Not all studio chiefs feel as Iger does. Sony Pictures Entertainment Chairman Michael Lynton said Thursday, "We at Sony believe very strongly in the theatrical window. It is our lifeblood as well as that of theater owners."
Lynton said that the theatrical window was essential to preserving not just the theater business, but the popularity of movies in general. "Busting it up," he said, "is dangerous."
While the rise of piracy had already prompted studios to shorten the traditional six-month window between a film's theatrical and video release by about two months, Soderbergh and Iger's comments have sparked a firestorm.
John Fithian, president of the National Assn. of Theatre Owners, publicly attacked Iger for reducing movies to little more than "commodities."
"I'm not sure who was asleep, but it wasn't the exhibition industry," Fithian said in response to Iger's remarks. "Here's what we know about 2005: The movies aren't as good."
Shortly after his public spat with Iger, Fithian received a call from Shyamalan's agent. The soft-spoken director wanted to speak out.

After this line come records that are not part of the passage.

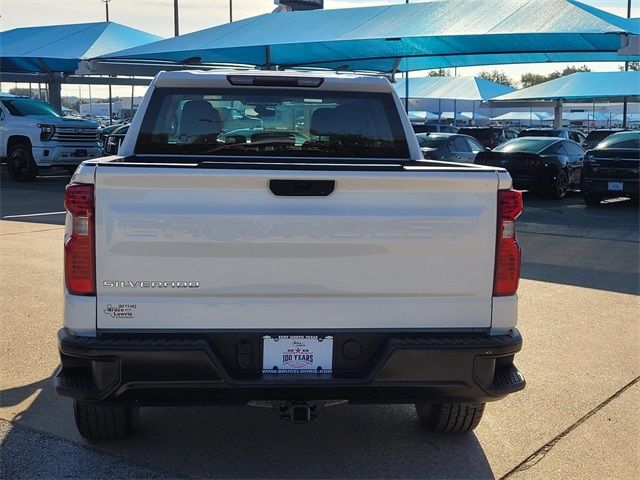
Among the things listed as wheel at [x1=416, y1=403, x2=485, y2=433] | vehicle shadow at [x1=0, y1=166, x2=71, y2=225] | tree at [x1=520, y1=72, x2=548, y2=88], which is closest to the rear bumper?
wheel at [x1=416, y1=403, x2=485, y2=433]

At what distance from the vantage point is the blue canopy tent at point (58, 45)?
25.5 meters

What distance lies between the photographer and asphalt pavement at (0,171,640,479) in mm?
3859

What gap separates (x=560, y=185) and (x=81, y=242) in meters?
15.6

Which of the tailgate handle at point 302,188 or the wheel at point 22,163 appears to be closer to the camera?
the tailgate handle at point 302,188

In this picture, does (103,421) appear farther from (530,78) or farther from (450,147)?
(530,78)

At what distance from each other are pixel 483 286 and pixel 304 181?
3.06ft

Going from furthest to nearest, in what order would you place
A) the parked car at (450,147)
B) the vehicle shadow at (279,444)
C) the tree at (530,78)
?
the tree at (530,78) < the parked car at (450,147) < the vehicle shadow at (279,444)

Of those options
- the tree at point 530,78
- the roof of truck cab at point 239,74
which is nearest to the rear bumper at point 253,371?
the roof of truck cab at point 239,74

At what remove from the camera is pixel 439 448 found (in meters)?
4.13

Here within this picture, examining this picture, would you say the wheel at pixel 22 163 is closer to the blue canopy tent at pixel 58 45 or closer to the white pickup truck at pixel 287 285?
the blue canopy tent at pixel 58 45

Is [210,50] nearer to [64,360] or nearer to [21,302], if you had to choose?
→ [21,302]

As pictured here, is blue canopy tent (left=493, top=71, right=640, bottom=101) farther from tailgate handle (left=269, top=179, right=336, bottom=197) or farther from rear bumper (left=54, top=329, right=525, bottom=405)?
tailgate handle (left=269, top=179, right=336, bottom=197)

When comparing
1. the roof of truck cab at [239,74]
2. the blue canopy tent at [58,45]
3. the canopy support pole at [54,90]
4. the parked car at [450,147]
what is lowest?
the parked car at [450,147]

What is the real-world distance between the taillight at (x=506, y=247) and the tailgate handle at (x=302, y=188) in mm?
777
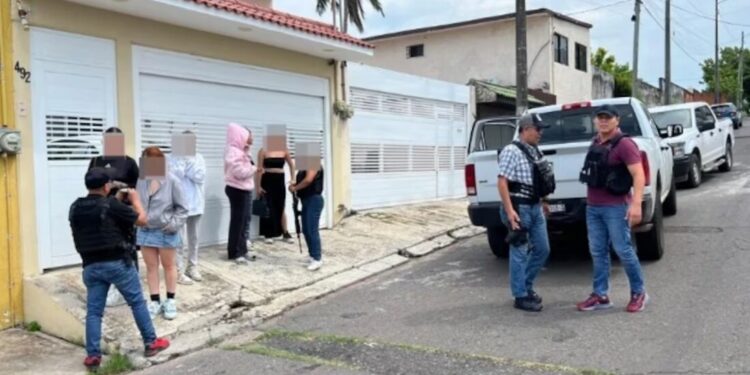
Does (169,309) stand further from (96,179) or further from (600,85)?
(600,85)

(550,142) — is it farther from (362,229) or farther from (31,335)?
(31,335)

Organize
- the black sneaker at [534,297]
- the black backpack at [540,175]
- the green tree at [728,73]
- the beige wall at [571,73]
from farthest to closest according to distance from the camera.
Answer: the green tree at [728,73]
the beige wall at [571,73]
the black sneaker at [534,297]
the black backpack at [540,175]

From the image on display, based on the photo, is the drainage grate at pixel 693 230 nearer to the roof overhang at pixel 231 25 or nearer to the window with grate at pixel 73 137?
the roof overhang at pixel 231 25

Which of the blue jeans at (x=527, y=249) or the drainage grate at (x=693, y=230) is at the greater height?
the blue jeans at (x=527, y=249)

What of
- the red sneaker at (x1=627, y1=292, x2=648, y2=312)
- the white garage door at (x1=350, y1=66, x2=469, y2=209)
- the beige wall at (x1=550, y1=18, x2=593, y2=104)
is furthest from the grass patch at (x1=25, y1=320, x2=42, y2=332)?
the beige wall at (x1=550, y1=18, x2=593, y2=104)

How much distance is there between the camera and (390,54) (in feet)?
95.2

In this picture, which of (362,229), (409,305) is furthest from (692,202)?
(409,305)

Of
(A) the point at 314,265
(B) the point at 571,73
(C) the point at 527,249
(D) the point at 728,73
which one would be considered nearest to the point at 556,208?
(C) the point at 527,249

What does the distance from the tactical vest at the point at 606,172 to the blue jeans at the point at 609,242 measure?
0.60ft

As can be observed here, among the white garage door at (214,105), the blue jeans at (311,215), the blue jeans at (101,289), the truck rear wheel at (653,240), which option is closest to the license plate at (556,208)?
the truck rear wheel at (653,240)

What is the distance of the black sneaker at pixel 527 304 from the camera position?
6.04 m

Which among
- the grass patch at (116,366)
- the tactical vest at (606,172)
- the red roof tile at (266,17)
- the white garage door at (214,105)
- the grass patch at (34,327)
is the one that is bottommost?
the grass patch at (116,366)

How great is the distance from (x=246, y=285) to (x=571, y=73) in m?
22.6

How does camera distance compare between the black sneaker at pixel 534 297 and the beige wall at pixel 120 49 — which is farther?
the beige wall at pixel 120 49
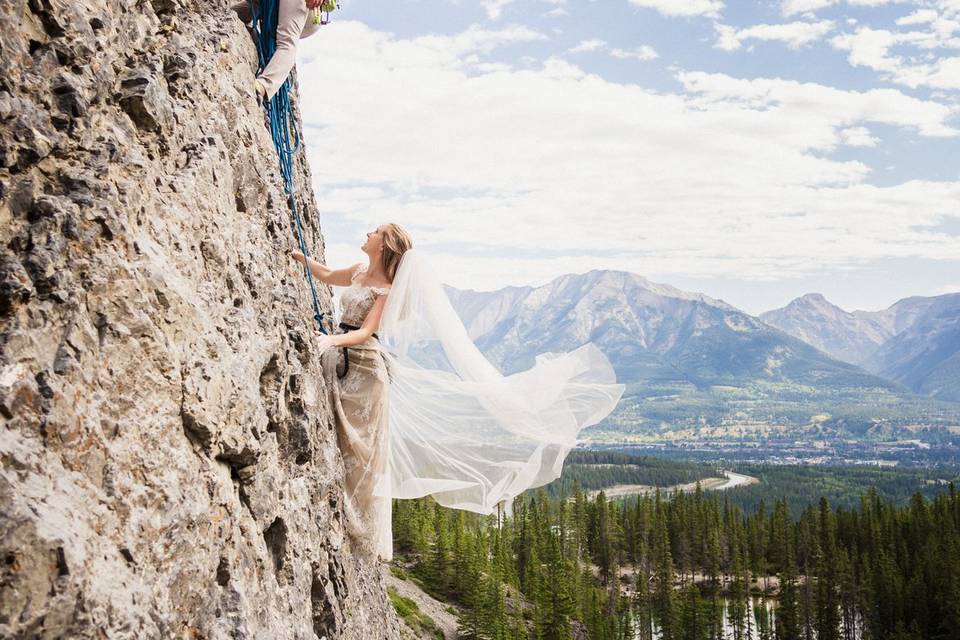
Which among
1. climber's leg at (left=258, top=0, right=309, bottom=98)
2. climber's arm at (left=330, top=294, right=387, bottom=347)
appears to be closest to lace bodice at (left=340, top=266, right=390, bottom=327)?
climber's arm at (left=330, top=294, right=387, bottom=347)

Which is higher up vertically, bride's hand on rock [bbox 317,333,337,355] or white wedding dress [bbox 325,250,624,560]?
bride's hand on rock [bbox 317,333,337,355]

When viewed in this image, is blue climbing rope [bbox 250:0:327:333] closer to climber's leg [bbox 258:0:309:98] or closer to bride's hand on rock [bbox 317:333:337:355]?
climber's leg [bbox 258:0:309:98]

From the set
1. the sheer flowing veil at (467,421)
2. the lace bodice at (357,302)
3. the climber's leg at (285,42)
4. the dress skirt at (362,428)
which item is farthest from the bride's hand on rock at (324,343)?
the climber's leg at (285,42)

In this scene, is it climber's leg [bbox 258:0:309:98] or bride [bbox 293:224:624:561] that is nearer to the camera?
climber's leg [bbox 258:0:309:98]

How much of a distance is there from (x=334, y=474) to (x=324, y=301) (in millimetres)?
3952

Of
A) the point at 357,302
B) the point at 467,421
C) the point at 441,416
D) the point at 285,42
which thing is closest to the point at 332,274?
the point at 357,302

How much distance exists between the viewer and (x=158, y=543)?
16.2ft

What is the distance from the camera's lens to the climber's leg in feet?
28.7

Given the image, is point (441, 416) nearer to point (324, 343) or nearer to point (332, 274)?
point (324, 343)

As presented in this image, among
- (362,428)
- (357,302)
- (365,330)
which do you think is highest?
(357,302)

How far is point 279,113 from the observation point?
9.59 m

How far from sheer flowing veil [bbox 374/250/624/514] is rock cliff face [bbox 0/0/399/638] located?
237 centimetres

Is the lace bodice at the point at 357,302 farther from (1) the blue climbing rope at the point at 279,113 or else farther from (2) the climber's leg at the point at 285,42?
(2) the climber's leg at the point at 285,42

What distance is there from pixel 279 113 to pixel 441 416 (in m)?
4.76
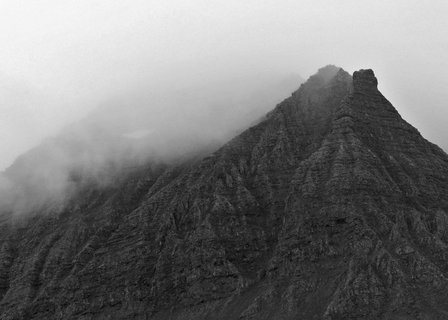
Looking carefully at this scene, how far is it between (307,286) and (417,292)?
34225 millimetres

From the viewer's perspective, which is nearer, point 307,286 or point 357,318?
point 357,318

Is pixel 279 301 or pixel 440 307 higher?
pixel 279 301

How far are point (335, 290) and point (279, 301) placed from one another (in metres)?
18.7

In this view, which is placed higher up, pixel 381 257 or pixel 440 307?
pixel 381 257

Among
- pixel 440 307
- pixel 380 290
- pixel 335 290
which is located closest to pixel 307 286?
pixel 335 290

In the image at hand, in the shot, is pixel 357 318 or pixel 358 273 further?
pixel 358 273

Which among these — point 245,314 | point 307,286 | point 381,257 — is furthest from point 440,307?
point 245,314

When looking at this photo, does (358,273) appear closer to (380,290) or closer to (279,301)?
(380,290)

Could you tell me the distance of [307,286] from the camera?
200 m

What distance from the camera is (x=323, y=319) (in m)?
183

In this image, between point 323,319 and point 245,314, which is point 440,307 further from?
point 245,314

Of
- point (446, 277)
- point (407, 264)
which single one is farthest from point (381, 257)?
point (446, 277)

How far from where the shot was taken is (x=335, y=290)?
193 meters

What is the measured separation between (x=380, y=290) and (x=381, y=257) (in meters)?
13.3
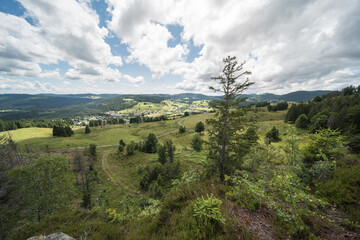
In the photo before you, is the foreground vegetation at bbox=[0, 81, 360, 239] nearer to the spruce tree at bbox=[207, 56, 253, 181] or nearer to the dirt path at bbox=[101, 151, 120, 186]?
the spruce tree at bbox=[207, 56, 253, 181]

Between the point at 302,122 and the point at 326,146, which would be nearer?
the point at 326,146

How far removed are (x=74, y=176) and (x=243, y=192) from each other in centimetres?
4752

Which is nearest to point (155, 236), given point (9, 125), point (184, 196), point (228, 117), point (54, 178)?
point (184, 196)

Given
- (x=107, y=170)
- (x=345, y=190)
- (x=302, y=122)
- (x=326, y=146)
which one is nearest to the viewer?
(x=345, y=190)

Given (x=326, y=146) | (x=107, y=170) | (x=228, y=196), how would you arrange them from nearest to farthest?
(x=228, y=196), (x=326, y=146), (x=107, y=170)

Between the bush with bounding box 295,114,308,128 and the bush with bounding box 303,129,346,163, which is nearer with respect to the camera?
the bush with bounding box 303,129,346,163

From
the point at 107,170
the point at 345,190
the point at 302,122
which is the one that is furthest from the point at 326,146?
the point at 302,122

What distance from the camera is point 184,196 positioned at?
875 cm

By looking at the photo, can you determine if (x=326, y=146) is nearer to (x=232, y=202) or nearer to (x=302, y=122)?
(x=232, y=202)

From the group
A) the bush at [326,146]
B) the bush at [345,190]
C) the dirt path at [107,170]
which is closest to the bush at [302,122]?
the bush at [326,146]

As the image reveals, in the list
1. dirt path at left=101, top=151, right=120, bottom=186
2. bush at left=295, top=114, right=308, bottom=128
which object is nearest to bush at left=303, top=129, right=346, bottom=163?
dirt path at left=101, top=151, right=120, bottom=186

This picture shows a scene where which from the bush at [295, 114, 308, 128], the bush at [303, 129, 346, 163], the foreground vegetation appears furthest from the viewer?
the bush at [295, 114, 308, 128]

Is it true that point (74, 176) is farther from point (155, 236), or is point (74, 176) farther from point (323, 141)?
point (323, 141)

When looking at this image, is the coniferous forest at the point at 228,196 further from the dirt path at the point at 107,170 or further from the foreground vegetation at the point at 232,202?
the dirt path at the point at 107,170
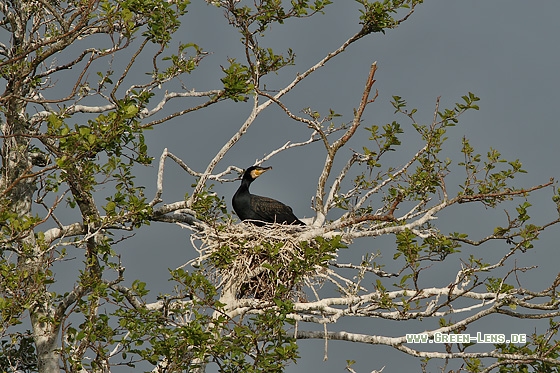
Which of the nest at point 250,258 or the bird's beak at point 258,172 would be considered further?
the bird's beak at point 258,172

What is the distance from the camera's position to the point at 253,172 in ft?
50.0

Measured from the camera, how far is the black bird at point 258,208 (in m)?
14.3

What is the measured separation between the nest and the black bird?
1144 mm

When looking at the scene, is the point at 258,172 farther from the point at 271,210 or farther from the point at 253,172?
the point at 271,210

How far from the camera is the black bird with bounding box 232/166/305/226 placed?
14344mm

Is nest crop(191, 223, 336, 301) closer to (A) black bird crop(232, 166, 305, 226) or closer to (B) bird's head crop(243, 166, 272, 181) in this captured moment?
(A) black bird crop(232, 166, 305, 226)

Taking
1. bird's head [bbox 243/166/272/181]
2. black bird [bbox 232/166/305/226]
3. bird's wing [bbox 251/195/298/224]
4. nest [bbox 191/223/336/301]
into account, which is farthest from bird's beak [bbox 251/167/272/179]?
nest [bbox 191/223/336/301]

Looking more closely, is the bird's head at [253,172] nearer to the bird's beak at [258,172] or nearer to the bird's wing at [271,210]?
the bird's beak at [258,172]

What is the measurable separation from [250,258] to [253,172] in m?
2.92

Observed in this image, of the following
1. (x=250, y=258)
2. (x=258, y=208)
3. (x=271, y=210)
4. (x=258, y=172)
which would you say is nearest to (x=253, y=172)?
(x=258, y=172)

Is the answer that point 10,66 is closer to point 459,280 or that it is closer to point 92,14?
point 92,14

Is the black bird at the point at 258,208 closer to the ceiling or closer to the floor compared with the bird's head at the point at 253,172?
closer to the floor

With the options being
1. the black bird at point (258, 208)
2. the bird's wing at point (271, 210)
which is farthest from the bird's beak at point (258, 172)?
the bird's wing at point (271, 210)

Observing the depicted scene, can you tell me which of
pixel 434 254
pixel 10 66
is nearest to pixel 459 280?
pixel 434 254
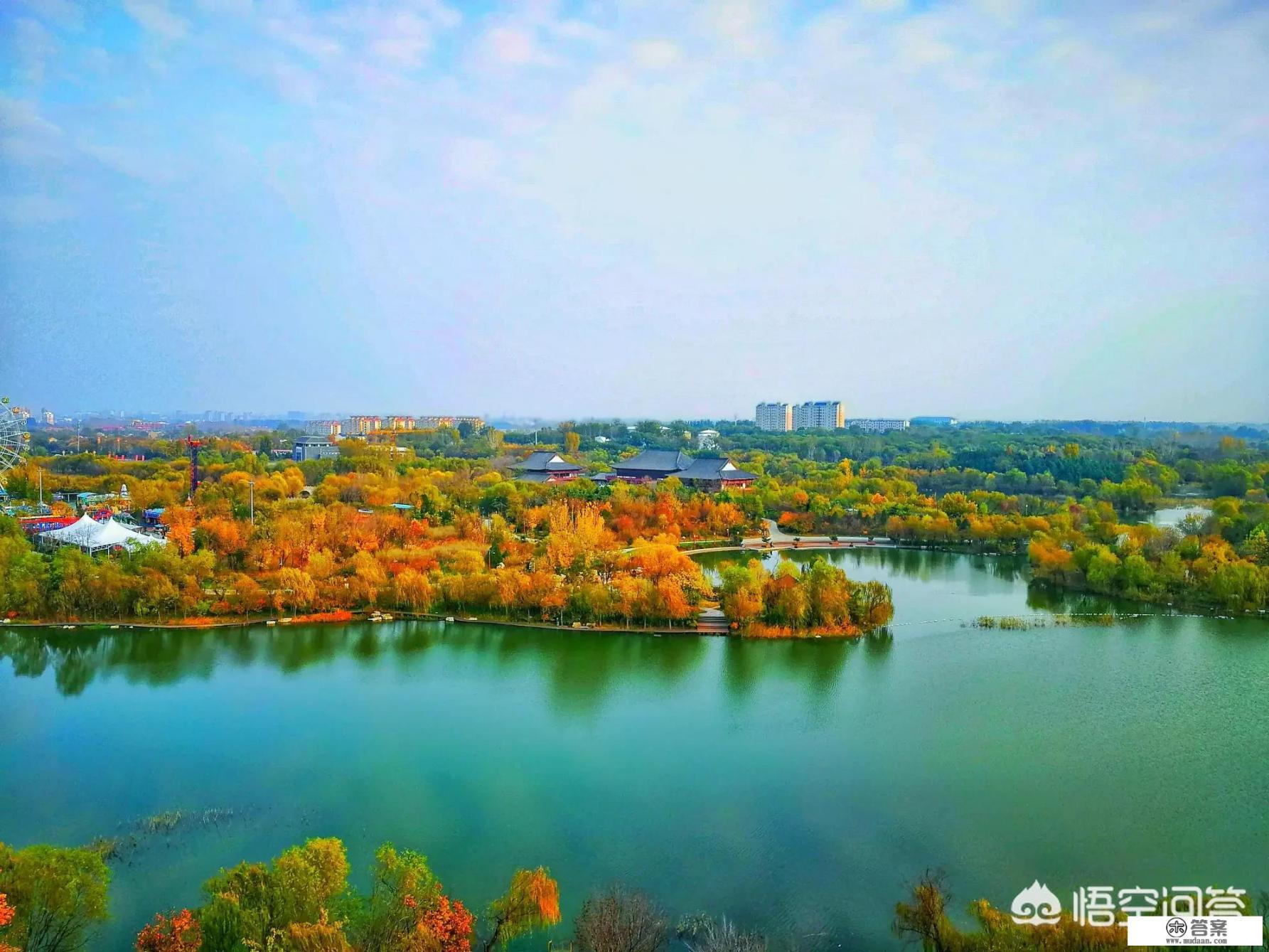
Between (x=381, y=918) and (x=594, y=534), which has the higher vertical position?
(x=594, y=534)

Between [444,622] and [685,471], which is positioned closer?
[444,622]

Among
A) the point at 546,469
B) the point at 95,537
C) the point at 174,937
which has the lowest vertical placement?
the point at 174,937

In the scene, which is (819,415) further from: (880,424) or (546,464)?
(546,464)

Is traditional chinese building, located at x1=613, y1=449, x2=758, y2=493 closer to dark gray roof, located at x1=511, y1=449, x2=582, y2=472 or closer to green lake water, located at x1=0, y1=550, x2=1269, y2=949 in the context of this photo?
dark gray roof, located at x1=511, y1=449, x2=582, y2=472

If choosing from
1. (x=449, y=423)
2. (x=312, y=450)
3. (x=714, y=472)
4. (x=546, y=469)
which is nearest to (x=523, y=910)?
(x=714, y=472)

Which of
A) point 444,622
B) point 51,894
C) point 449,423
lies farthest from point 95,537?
point 449,423

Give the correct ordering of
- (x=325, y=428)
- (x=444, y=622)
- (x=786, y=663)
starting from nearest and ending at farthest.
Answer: (x=786, y=663) → (x=444, y=622) → (x=325, y=428)

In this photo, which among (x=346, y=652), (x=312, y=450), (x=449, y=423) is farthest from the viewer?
(x=449, y=423)

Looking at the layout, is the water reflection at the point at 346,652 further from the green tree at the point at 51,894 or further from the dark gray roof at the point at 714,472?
the dark gray roof at the point at 714,472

"I don't get involved in too many causes, but this is what I do for a living," Shyamalan said in an interview.
Two weeks ago, as he was preparing to host ShowEast, Fithian and his organization's general counsel flew to Philadelphia to visit the director on the set of the movie he is shooting, the fantasy thriller "Lady in the Water." After hours of discussing the hot-button issue, Fithian suggested that Shyamalan make his first public statement in Orlando.
At Thursday's closing night dinner, Shyamalan assured his audience that his movies are made to be viewed in theaters. DVDs, cable and all other ancillary markets are just "souvenirs," he said, that are meant to enhance -- but not replace -- the theatergoing experience.
"I came here to tell you that what you do is something sacred. Nobody has benefited more from DVD sales than me. I bought my house on DVD sales from 'The Sixth Sense.' But take away my house. That's not why I do what I do."
"If I can't make movies for theaters, I don't want to make movies," Shyamalan told The Times. "I hope this is a very bad idea that goes away."
Times staff writer Richard Verrier and Orlando Sentinel reporters Mark Chediak and Roger Moore contributed to this report.